WHAT YOU NEED TO DO:
**A.** Answer these questions from the passage on sulfate and Cr (VI) adsorption, writing each answer on its own line marked like its question.
(i) To what concentration was SO₄²⁻ increased?
(ii) Which force in the system increases after SO₄²⁻ is introduced?
(iii) What does the protonated HA combine with?
**B.** In the passage on sulfate and Cr (VI) adsorption, retype the part that opens with the words containing "In a HA colloid" and closes with "Cr (VI) adsorption.".

DOCUMENT EXCERPT:
-------------------------
In a HA colloid system, after the introduction of SO₄²⁻, the original adsorption efficiency of 31.4% dropped to 24.4% (Figure 2 (H-t)). When the SO₄²⁻ concentration was increased to 100 μmol/L, the adsorption efficiency further decreased to 18.2%, which was lower than the adsorption efficiency without the addition of SO₄²⁻ (19.7%). This confirms that SO₄²⁻ inhibits Cr (VI) adsorption, and this inhibition may weaken the effect of HA. After the introduction of SO₄²⁻, the electrostatic repulsion force of the system is increased, which weakens the adsorption ability of the medium. This is consistent with previous studies of SO₄²⁻ and HA colloids [40]. Additionally, the protonated HA combines with the negatively charged SO₄²⁻, reducing the binding ability of HA and further weakening Cr (VI) adsorption.
-------------------------
SUPPLIED DATA:

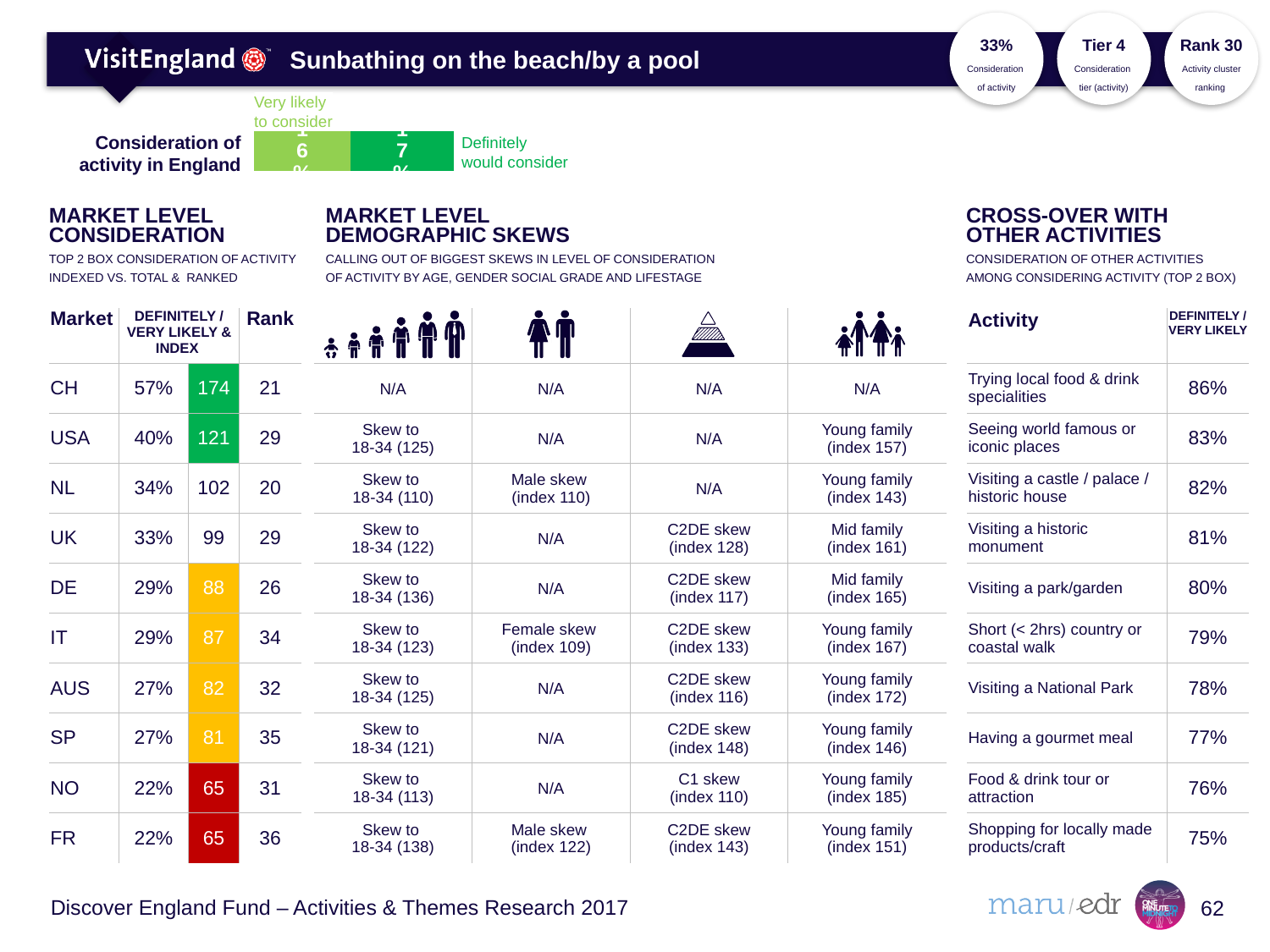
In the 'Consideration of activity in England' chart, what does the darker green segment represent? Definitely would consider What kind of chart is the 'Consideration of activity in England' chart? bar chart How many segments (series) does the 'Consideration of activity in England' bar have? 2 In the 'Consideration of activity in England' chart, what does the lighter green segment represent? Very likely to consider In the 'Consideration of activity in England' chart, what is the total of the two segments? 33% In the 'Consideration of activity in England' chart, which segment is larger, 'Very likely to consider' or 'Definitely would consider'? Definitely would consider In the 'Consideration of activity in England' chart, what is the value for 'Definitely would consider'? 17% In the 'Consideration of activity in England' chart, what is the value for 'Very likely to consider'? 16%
-------------------------
TASK-BY-TASK OUTPUTS:
**A.**
(i) 100 μmol/L
(ii) The electrostatic repulsion force
(iii) The negatively charged SO₄²⁻

**B.**
In a HA colloid system, after the introduction of SO₄²⁻, the original adsorption efficiency of 31.4% dropped to 24.4% (Figure 2 (H-t)). When the SO₄²⁻ concentration was increased to 100 μmol/L, the adsorption efficiency further decreased to 18.2%, which was lower than the adsorption efficiency without the addition of SO₄²⁻ (19.7%). This confirms that SO₄²⁻ inhibits Cr (VI) adsorption, and this inhibition may weaken the effect of HA. After the introduction of SO₄²⁻, the electrostatic repulsion force of the system is increased, which weakens the adsorption ability of the medium. This is consistent with previous studies of SO₄²⁻ and HA colloids [40]. Additionally, the protonated HA combines with the negatively charged SO₄²⁻, reducing the binding ability of HA and further weakening Cr (VI) adsorption.